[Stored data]
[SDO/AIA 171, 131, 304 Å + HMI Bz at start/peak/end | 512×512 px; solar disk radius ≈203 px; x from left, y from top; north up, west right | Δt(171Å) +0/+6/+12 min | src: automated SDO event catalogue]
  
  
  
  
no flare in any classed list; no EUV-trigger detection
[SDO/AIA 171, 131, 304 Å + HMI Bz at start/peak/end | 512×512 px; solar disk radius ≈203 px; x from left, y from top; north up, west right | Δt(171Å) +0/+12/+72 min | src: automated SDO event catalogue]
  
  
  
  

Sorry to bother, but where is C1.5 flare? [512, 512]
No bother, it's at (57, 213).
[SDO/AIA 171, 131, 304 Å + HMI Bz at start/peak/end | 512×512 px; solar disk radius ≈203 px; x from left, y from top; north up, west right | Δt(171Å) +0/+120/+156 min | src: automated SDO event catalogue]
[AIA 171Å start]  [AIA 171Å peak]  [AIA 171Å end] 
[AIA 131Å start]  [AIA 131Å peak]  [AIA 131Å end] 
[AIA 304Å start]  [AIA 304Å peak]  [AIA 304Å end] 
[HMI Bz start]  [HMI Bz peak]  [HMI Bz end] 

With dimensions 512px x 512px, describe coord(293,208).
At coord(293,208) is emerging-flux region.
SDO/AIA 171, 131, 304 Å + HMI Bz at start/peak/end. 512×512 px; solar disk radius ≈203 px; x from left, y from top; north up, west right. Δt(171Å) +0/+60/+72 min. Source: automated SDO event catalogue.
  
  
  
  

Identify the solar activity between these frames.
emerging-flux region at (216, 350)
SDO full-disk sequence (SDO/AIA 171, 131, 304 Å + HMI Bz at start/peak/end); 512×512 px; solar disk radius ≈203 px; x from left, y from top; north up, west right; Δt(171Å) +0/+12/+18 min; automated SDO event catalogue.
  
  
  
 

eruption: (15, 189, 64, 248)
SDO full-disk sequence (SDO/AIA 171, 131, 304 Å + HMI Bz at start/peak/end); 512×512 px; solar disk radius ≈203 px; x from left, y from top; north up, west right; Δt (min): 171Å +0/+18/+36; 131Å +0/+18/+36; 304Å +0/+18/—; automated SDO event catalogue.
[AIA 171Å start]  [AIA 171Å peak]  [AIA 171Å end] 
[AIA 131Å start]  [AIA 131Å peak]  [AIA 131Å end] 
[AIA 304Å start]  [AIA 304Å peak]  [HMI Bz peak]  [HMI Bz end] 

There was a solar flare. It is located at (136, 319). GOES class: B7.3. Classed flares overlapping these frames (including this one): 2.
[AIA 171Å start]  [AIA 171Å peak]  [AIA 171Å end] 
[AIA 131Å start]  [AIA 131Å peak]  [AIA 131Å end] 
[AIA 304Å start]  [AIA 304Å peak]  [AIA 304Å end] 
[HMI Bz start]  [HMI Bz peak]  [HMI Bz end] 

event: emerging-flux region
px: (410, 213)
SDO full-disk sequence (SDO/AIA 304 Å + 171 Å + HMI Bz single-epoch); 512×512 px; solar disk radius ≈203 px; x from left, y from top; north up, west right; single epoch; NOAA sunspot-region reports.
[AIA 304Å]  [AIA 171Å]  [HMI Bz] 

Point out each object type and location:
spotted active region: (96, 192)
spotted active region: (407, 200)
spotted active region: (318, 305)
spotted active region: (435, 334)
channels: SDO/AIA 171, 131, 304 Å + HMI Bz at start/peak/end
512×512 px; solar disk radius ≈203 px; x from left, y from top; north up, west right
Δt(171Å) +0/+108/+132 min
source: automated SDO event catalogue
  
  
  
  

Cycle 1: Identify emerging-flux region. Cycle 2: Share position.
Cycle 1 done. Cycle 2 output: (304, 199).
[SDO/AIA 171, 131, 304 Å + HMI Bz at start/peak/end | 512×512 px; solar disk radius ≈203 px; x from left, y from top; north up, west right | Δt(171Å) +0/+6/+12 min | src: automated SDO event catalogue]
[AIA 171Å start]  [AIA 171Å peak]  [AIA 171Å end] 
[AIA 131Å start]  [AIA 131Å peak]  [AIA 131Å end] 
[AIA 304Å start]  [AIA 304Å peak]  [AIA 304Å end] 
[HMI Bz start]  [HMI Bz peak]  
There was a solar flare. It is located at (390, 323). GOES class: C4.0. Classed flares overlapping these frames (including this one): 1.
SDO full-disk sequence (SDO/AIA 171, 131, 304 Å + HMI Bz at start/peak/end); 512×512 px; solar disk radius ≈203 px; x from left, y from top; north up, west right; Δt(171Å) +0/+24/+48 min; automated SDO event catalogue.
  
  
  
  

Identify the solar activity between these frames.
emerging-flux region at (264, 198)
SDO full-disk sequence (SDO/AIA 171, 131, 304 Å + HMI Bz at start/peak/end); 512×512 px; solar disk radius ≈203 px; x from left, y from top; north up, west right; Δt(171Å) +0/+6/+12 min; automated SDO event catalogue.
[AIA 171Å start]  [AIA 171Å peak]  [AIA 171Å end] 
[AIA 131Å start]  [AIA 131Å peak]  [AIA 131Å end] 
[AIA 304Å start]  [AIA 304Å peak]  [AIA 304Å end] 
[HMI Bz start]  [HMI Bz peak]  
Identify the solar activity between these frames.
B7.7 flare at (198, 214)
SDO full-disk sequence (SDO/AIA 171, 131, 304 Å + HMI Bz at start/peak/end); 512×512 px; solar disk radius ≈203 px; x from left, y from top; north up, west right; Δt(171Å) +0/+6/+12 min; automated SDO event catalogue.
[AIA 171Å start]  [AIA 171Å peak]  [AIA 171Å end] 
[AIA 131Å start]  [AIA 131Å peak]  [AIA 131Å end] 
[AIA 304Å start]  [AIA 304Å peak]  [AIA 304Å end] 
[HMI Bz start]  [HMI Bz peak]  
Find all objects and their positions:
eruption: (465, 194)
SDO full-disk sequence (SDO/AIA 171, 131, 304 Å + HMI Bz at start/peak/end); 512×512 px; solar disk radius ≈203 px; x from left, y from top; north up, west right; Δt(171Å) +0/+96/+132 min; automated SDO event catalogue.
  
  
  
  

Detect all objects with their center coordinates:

Instructions to follow:
Write the records out once more, word for word.

Expected answer:
[SDO/AIA 171, 131, 304 Å + HMI Bz at start/peak/end | 512×512 px; solar disk radius ≈203 px; x from left, y from top; north up, west right | Δt(171Å) +0/+6/+12 min | src: automated SDO event catalogue]
  
  
  
  
no flare in any classed list; no EUV-trigger detection
[SDO/AIA 171, 131, 304 Å + HMI Bz at start/peak/end | 512×512 px; solar disk radius ≈203 px; x from left, y from top; north up, west right | Δt(171Å) +0/+12/+72 min | src: automated SDO event catalogue]
  
  
  
  

Sorry to bother, but where is C1.5 flare? [512, 512]
No bother, it's at (57, 213).
[SDO/AIA 171, 131, 304 Å + HMI Bz at start/peak/end | 512×512 px; solar disk radius ≈203 px; x from left, y from top; north up, west right | Δt(171Å) +0/+120/+156 min | src: automated SDO event catalogue]
[AIA 171Å start]  [AIA 171Å peak]  [AIA 171Å end] 
[AIA 131Å start]  [AIA 131Å peak]  [AIA 131Å end] 
[AIA 304Å start]  [AIA 304Å peak]  [AIA 304Å end] 
[HMI Bz start]  [HMI Bz peak]  [HMI Bz end] 

With dimensions 512px x 512px, describe coord(293,208).
At coord(293,208) is emerging-flux region.
SDO/AIA 171, 131, 304 Å + HMI Bz at start/peak/end. 512×512 px; solar disk radius ≈203 px; x from left, y from top; north up, west right. Δt(171Å) +0/+60/+72 min. Source: automated SDO event catalogue.
  
  
  
  

Identify the solar activity between these frames.
emerging-flux region at (216, 350)
SDO full-disk sequence (SDO/AIA 171, 131, 304 Å + HMI Bz at start/peak/end); 512×512 px; solar disk radius ≈203 px; x from left, y from top; north up, west right; Δt(171Å) +0/+12/+18 min; automated SDO event catalogue.
  
  
  
 

eruption: (15, 189, 64, 248)
SDO full-disk sequence (SDO/AIA 171, 131, 304 Å + HMI Bz at start/peak/end); 512×512 px; solar disk radius ≈203 px; x from left, y from top; north up, west right; Δt (min): 171Å +0/+18/+36; 131Å +0/+18/+36; 304Å +0/+18/—; automated SDO event catalogue.
[AIA 171Å start]  [AIA 171Å peak]  [AIA 171Å end] 
[AIA 131Å start]  [AIA 131Å peak]  [AIA 131Å end] 
[AIA 304Å start]  [AIA 304Å peak]  [HMI Bz peak]  [HMI Bz end] 

There was a solar flare. It is located at (136, 319). GOES class: B7.3. Classed flares overlapping these frames (including this one): 2.
[AIA 171Å start]  [AIA 171Å peak]  [AIA 171Å end] 
[AIA 131Å start]  [AIA 131Å peak]  [AIA 131Å end] 
[AIA 304Å start]  [AIA 304Å peak]  [AIA 304Å end] 
[HMI Bz start]  [HMI Bz peak]  [HMI Bz end] 

event: emerging-flux region
px: (410, 213)
SDO full-disk sequence (SDO/AIA 304 Å + 171 Å + HMI Bz single-epoch); 512×512 px; solar disk radius ≈203 px; x from left, y from top; north up, west right; single epoch; NOAA sunspot-region reports.
[AIA 304Å]  [AIA 171Å]  [HMI Bz] 

Point out each object type and location:
spotted active region: (96, 192)
spotted active region: (407, 200)
spotted active region: (318, 305)
spotted active region: (435, 334)
channels: SDO/AIA 171, 131, 304 Å + HMI Bz at start/peak/end
512×512 px; solar disk radius ≈203 px; x from left, y from top; north up, west right
Δt(171Å) +0/+108/+132 min
source: automated SDO event catalogue
  
  
  
  

Cycle 1: Identify emerging-flux region. Cycle 2: Share position.
Cycle 1 done. Cycle 2 output: (304, 199).
[SDO/AIA 171, 131, 304 Å + HMI Bz at start/peak/end | 512×512 px; solar disk radius ≈203 px; x from left, y from top; north up, west right | Δt(171Å) +0/+6/+12 min | src: automated SDO event catalogue]
[AIA 171Å start]  [AIA 171Å peak]  [AIA 171Å end] 
[AIA 131Å start]  [AIA 131Å peak]  [AIA 131Å end] 
[AIA 304Å start]  [AIA 304Å peak]  [AIA 304Å end] 
[HMI Bz start]  [HMI Bz peak]  
There was a solar flare. It is located at (390, 323). GOES class: C4.0. Classed flares overlapping these frames (including this one): 1.
SDO full-disk sequence (SDO/AIA 171, 131, 304 Å + HMI Bz at start/peak/end); 512×512 px; solar disk radius ≈203 px; x from left, y from top; north up, west right; Δt(171Å) +0/+24/+48 min; automated SDO event catalogue.
  
  
  
  

Identify the solar activity between these frames.
emerging-flux region at (264, 198)
SDO full-disk sequence (SDO/AIA 171, 131, 304 Å + HMI Bz at start/peak/end); 512×512 px; solar disk radius ≈203 px; x from left, y from top; north up, west right; Δt(171Å) +0/+6/+12 min; automated SDO event catalogue.
[AIA 171Å start]  [AIA 171Å peak]  [AIA 171Å end] 
[AIA 131Å start]  [AIA 131Å peak]  [AIA 131Å end] 
[AIA 304Å start]  [AIA 304Å peak]  [AIA 304Å end] 
[HMI Bz start]  [HMI Bz peak]  
Identify the solar activity between these frames.
B7.7 flare at (198, 214)
SDO full-disk sequence (SDO/AIA 171, 131, 304 Å + HMI Bz at start/peak/end); 512×512 px; solar disk radius ≈203 px; x from left, y from top; north up, west right; Δt(171Å) +0/+6/+12 min; automated SDO event catalogue.
[AIA 171Å start]  [AIA 171Å peak]  [AIA 171Å end] 
[AIA 131Å start]  [AIA 131Å peak]  [AIA 131Å end] 
[AIA 304Å start]  [AIA 304Å peak]  [AIA 304Å end] 
[HMI Bz start]  [HMI Bz peak]  
Find all objects and their positions:
eruption: (465, 194)
SDO full-disk sequence (SDO/AIA 171, 131, 304 Å + HMI Bz at start/peak/end); 512×512 px; solar disk radius ≈203 px; x from left, y from top; north up, west right; Δt(171Å) +0/+96/+132 min; automated SDO event catalogue.
  
  
  
  

Detect all objects with their center coordinates:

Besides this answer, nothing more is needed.